Without yield self, the Process wouldn't know which event to register on.

The value = yield self statement captures what gets sent back into the generator. When the event completes:

  1. Event calls proc.resume(value) .
  2. Process calls self._loop(value).
  3. _loop calls self._coro.send(value).
  4. This resumes the generator, making yield self return value.

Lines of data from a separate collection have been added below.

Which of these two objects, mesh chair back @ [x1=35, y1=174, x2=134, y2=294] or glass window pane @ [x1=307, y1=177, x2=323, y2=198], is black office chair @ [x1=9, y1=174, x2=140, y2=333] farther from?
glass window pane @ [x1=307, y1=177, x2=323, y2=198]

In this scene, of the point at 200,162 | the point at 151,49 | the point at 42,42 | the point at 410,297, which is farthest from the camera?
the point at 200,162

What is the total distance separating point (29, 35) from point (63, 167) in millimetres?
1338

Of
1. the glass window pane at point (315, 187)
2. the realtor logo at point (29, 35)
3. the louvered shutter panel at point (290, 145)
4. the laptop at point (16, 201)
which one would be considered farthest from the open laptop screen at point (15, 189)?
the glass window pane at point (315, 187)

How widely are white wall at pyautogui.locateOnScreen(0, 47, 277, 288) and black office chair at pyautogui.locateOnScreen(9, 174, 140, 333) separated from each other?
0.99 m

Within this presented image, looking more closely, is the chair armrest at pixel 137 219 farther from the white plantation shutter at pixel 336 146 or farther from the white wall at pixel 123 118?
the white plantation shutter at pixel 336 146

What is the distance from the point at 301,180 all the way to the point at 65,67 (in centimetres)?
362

The assignment therefore captures the event's result value.

Why Return Value

The return value statement makes that result available to the code that wrote await event. When a generator returns (via return or falling off the end) Python raises StopIteration with the return value as an attribute. The async/await machinery extracts this and provides it as the result of the await expression, So when a user writes:

result = await queue.get()

the flow is:

  1. queue.get() creates and returns an Event.
  2. await calls Event.__await__() which yields the Event object.
  3. Process._loop() receives the Event and registers itself as a waiter.
  4. Later, the queue calls event.succeed(item).
  5. Event calls process.resume(item).
  6. Process calls coro.send(item).
  7. The generator resumes, and yield self evaluates to item.
  8. The generator executes return item.
  9. StopIteration(item) is raised.
  10. The async machinery catches this and makes await evaluate to item.

None of the simpler alternatives would work:

  • yield self alone (no return): the await expression would evaluate to None.
  • return self (no yield): not a generator, so it violates the iterator protocol.
  • yield value then return value: the first yield wouldn't provide the Event object to the Process.